━━ Provided passage ━━
Wicked and Wonderful What a Perfect Start

By Associated PressJuly 16, 2007, 4:00 pm
CARNOUSTIE, Scotland -- It was wicked one minute, wonderful the next.
The rain and wind were so strong Monday morning at Carnoustie that Tiger Woods and Rod Pampling didn't even bother with umbrellas, and Woods took off his glove when he lost feeling in his ring finger. By the afternoon, Henrik Stenson sat on the side of the practice range trying to decide which sunglasses to wear.
Tiger Woods
Tiger Woods practices in the rain and wind Monday at Carnoustie. (Getty Images)
'It can turn in a hurry,' Chad Campbell said. 'We saw it today.'
Sweaters gave way to short sleeves.
Coffee sales slowed as fans queued up at the ice cream stand.
The weather is often the best defense in links golf, and it's what makes the British Open so unique. Along with being brutal, it can change without notice, and sometimes having the good end of the draw can matter as much as raw talent.
But it has been on somewhat of a holiday since Woods' bid for the calendar Grand Slam in 2002 ended in a blast of arctic wind and stinging rain at Muirfield that sent him to an 81, still his highest score as a professional.
Sure, there has been the occasional rain and a wee breeze, but nothing nasty.
Charles Howell III didn't play his first British Open until 2003 and has never really experienced a miserable day on the links. Monday was the first full day of practice for many players, and presented with the opportunity, Howell didn't want to miss it.
'I didn't play that year at Muirfield, and I don't know how it compared,' Howell said. 'I just wanted to play it and see. And it was really rough. It was very rough.'
He played Carnoustie on Sunday and hit a 4-iron to the fourth fairway and a 7-iron to the green. One day later, hands stuffed in his pockets as he practiced alone, Howell hit a driver and a 3-iron to reach the green at the 412-yard hole.
No telling how Mother Nature will behave when the British Open begins Thursday, or the rest of the week.
Woods, Pampling, Howell, Brett Quigley and Robert Karlsson were among those who left nothing to chance. Woods was on the first tee at 6 a.m., his typical starting time during practice rounds at the British Open.
Once he made the turn, he must have wondered why he bothered.
'One good thing about today is he's playing in a rain jacket,' swing coach Hank Haney said. 'He hasn't done that all year.
The round was quiet and quick. The harder the wind blew, the more the rain blew sideways, the more fun they seemed to have.
━━━
* _Task instructions_:
A. Please list every golf club the Carnoustie article says Charles Howell III hit.
B. Return the section of the Carnoustie article that begins at the words "Sure, there has" and stops after "of the week.".
C. Write the next part of the Carnoustie article, picking up after its final sentence.
━━ Stored rows ━━
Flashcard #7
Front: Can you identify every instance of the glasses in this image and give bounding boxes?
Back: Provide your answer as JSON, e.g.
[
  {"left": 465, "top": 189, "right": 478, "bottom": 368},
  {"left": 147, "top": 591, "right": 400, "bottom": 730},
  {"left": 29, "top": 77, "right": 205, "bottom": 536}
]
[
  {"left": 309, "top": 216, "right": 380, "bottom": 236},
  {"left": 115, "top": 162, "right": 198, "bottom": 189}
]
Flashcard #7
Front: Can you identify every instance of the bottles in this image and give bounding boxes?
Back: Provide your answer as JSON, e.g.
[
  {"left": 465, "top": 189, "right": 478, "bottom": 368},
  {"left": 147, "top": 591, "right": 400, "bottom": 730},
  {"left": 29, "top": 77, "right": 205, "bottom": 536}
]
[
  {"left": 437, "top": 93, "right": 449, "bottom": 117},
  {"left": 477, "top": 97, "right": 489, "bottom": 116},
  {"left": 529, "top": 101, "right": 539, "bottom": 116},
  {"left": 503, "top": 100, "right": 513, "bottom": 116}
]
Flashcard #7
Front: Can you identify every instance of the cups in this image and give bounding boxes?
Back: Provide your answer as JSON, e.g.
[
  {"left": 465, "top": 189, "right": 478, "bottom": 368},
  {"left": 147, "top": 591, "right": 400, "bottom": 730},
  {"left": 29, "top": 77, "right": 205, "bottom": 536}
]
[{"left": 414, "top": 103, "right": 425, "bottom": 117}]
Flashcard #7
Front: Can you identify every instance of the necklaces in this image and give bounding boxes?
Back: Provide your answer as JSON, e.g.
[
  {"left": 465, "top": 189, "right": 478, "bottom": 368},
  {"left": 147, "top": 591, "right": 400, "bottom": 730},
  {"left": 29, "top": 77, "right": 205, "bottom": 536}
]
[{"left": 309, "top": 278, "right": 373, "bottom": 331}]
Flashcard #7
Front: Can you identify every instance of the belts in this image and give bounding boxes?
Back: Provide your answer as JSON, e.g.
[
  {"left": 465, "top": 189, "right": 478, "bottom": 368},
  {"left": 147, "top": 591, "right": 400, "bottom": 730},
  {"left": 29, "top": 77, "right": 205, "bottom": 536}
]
━━━
* _Task-by-task outputs_:
A. 4-iron, 7-iron, driver, 3-iron

B.
Sure, there has been the occasional rain and a wee breeze, but nothing nasty.
Charles Howell III didn't play his first British Open until 2003 and has never really experienced a miserable day on the links. Monday was the first full day of practice for many players, and presented with the opportunity, Howell didn't want to miss it.
'I didn't play that year at Muirfield, and I don't know how it compared,' Howell said. 'I just wanted to play it and see. And it was really rough. It was very rough.'
He played Carnoustie on Sunday and hit a 4-iron to the fourth fairway and a 7-iron to the green. One day later, hands stuffed in his pockets as he practiced alone, Howell hit a driver and a 3-iron to reach the green at the 412-yard hole.
No telling how Mother Nature will behave when the British Open begins Thursday, or the rest of the week.

C.
'Good thing we're playing today,' caddie Steve Williams said. 'It could be worse tomorrow.'
No one bothered practicing putts or chips around the greens because the green was too soft, and some of them had puddles on the edges. Woods was duly impressed when Pampling hit driver off the deck for his second shot (on a par 4), and doubled over in laughter when Pampling hit a 2-iron to the 176-yard 13th hole that didn't clear a bunker 150 yards in front of them.
But the joke was on Woods at the 14th, a par 5 at 514 yards known for the Spectacle bunkers some 65 yards in front of the greens that players usually can carry easily. But not on this day.
Woods hit driver in the fairway and hit 2-iron short of the Spectacles, just left in a sparse patch of rough. He swung hard and watched his third shot over the bunkers, and stopped in his tracks when he arrived at the green and found his ball a few yards from the green.
'I didn't get there,' Woods said incredulously. 'With a 4-iron!'
Even more stunning was the yardage he had with that 4-iron -- 112 yards to the front, 128 yards to the hole.
At this point it became a quest, not just to finish the round, but neither wanting to yield anything to par. This became an impossibility, especially since Pampling hit 3-wood short of the green on the next hole. The day earlier, it was a 3-wood and a 7-iron.
Memories of Muirfield for Woods?
'Muirfield, by far, was worse than this,' he said. 'Do you realize it was 34 degrees that day?'
This wasn't exactly Florida in summer, yet another reason that Haney found it valuable for his star pupil to face the elements. Woods was grinding like it was the tournament and he celebrated as if he had won when his driver -- yes, driver -- barely reached the green on the par-3 16th, traveling some 225 yards.
'That's what I'm talking about, baby,' he said.
Alas, his hopes of finishing with pars were finished on the 18th, a 499-yard hole playing into the full strength of the wind. Woods tried to find a way, hitting 2-iron to the adjacent 17th fairway, then another 2-iron to clear the Barry Burn. It went a tad too far and disappeared into the rough.
'He ain't making par from there,' Pampling said.
They were long gone when the rain stopped and fog rolled in, perhaps napping when the sun burst out from behind the clouds and the British Open looked as it has the last four years.
Phil Mickelson, a runner-up at Loch Lomond on Sunday, arrived late in afternoon wearing shorts and flip-flops. Campbell, who heard the rain pelting his window when he first woke up, headed out for a practice round with the sun casting shadows all around him.
Could any good have come out of a three-hour struggle against Mother Nature?
'You never know what you might get around here,' Woods said.
Peter Thomson would tend to agree with that. The five-time British Open champion is the last player to win the claret jug three straight times, and he believes Woods can do more than join him.
'He has a chance to win eight in a row,' Thomson said.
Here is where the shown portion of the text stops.